Aus der Zusammenführung der beiden Ideen des Warenfetischismus und der Verdinglichung folgt, dass in der kapitalistischen Kultur die freien Beziehungen zwischen Subjekten, auf denen unsere menschliche Erfüllung beruht, durch die alltägliche Beziehung zwischen Objekten überlagert und durch sie ersetzt werden. Das war der großartige Weg – der Weg der klassischen deutschen Philosophie –, um endlich zum Punkt zu kommen: In der kapitalistischen Massenkultur werden Subjekte zu Objekten und Objekte zu Subjekten! Kein Wunder, wenn Adorno glaubte, durch den Schleier der Massenkultur die darunterliegende Realität erblickt zu haben. Er übertrug den Jargon von Subjekt und Objekt auch auf den Bereich der klassischen Musik. Hier ein Beispiel, wie er ihn auf Bach anwendet:

»Bach, als der fortgeschrittenste Generalbassmeister, sagte zugleich, als altertümlicher Polyphoniker, der Tendenz der Zeit, die er selber ausprägte, den Gehorsam auf, um jener Tendenz zu ihrer eigenen Wahrheit zu verhelfen, der Emanzipation des Subjekts zur Objektivität in einem bruchlosen Ganzen, das in Subjektivität selber entspringt.
Es geht um die ungeschmälerte Koinzidenz der harmonisch-funktionellen und der kontrapunktischen Dimension bis in die subtilsten Bestimmungen der Struktur. Das längst Vergangene wird zum Träger der Utopie des musikalischen Subjekt-Objekts, der Anachronismus zum Boten der Zukunft.«

In dem Abschnitt macht Adorno eine alltägliche Feststellung – dass nämlich bei Bach die Logik des Kontrapunkts und der funktionalen Harmonie übereinstimmen, sodass keiner der beiden den anderen dominiert. Aber diese Beobachtung wird umgearbeitet, und nun beinhaltet sie, dass Bach irgendwie die »Utopie des musikalischen Subjekt-Objekts« verkündet. Diese Art Umarbeitung ist typisch für Adornos Taschenspielertricks. Der verwendete Jargon beschwört eine Schlussfolgerung, die Adorno nicht beweisen kann, nämlich dass Bach seine Bedeutung der Tatsache verdanke, dass seine Musik, trotz des antiquierten Stils auf der richtigen Seite der Geschichte stehe, nämlich auf der Seite, wo nach Utopia gesucht und wo – in objektiver Form – die echte Freiheit des Subjekts bewahrt werde.

Klassiker neu gelesen
Ohne Massenbewegung ist totale Herrschaft nicht möglich
Wieso waren Schriften der Art, wie ich sie zitiert habe, so einflussreich? Diese Frage bringt uns wieder zurück zum revolutionären Geist der 1960er und 1970er Jahre. Die Befürworter der »Befreiung« waren sich in den Tiefen ihrer Herzen durchaus der Wohltaten bewusst, die sie der Marktwirtschaft zu verdanken hatten. Sie gehörten einer Generation an, die Freiheit und Wohlstand in einem Maße genießen konnte, wie es jungen Menschen niemals vorher gegeben war. Die Ablehnung der kapitalistischen Ordnung im Namen der Freiheit schien ein wenig lächerlich, wo doch der Kontrast zur sowjetischen Alternative so offensichtlich war.

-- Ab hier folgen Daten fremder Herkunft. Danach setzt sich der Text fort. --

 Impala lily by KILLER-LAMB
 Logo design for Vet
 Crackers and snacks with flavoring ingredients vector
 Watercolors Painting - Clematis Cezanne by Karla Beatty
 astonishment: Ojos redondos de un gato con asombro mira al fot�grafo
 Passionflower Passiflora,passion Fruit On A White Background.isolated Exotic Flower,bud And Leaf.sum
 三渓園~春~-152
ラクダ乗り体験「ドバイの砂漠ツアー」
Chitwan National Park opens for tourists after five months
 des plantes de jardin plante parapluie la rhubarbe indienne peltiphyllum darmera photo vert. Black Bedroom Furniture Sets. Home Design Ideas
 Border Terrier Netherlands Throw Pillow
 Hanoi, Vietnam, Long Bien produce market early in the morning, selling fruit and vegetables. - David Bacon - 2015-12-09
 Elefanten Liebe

Um den neuen revolutionären Geist zu erwecken, brauchte man eine Theorie, die nachwies, dass die kapitalistische Freiheit eine Illusion war, eine Theorie, die die wahre, von der Konsumgesellschaft negierte Freiheit aufzeigte. Das war es, was Adorno, Horkheimer und Marcuse geliefert haben. Adornos Angriff auf die Massenkultur gehörte zur gleichen Bewegung wie Marcuses Anklage der »repressiven Toleranz«. Es war ein Versuch, die Lügen zu durchschauen. Die Theorien des Fetischismus, der Verdinglichung, der Entfremdung und der Unterdrückung, die um 1968 herum zirkulierten, hatten ein überragendes Ziel: die illusorische Natur der kapitalistischen Freiheit aufzuzeigen und die kritische Alternative hochzuhalten, eine Befreiung, die nicht zu einer anderen, finstereren Form des Staatskapitalismus führen würde, die, wie behauptet wurde, über Ost und West herrschte.

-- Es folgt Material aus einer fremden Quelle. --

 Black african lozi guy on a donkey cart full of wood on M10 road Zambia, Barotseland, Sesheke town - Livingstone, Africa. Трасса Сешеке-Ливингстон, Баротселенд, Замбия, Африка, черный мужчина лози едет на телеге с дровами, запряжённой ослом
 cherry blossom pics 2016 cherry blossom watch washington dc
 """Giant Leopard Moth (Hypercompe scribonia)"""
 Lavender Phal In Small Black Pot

Indem sie die Kritik am amerikanischen Kapitalismus und dessen Kultur ständig verschärften, sich jedoch nur zurückhaltende und herablassende Hinweise auf den echten Albtraum der kommunistischen Herrschaft erlaubten, zeigten diese Denker ihre bodenlose Indifferenz dem menschlichen Leid gegenüber und ebenso die unseriöse Natur ihrer Empfehlungen. Adorno sagt nicht direkt, dass die »Alternative« zum kapitalistischen System und der Warenkultur Utopia sei. Doch das ist es, was er meint. Utopia jedoch ist keine echte Alternative. Und deshalb ist seine Alternative zur scheinbaren Freiheit der Konsumgesellschaft selbst eine Scheinalternative – eine bloße Idee, deren einzige Funktion ist, das Ausmaß unserer Probleme zu beleuchten. Doch Adorno war sich durchaus bewusst, dass es sehr wohl eine aktuelle Alternative zum Kapitalismus gab, eine, die Massenmord und kulturelle Auslöschung bedeutete. Denn Adornos Ablehnung dieser Alternative als eine nur »totalitäre« Version des gleichen Staatskapitalismus, den er in Amerika erfahren hatte, war von Grund auf unehrlich.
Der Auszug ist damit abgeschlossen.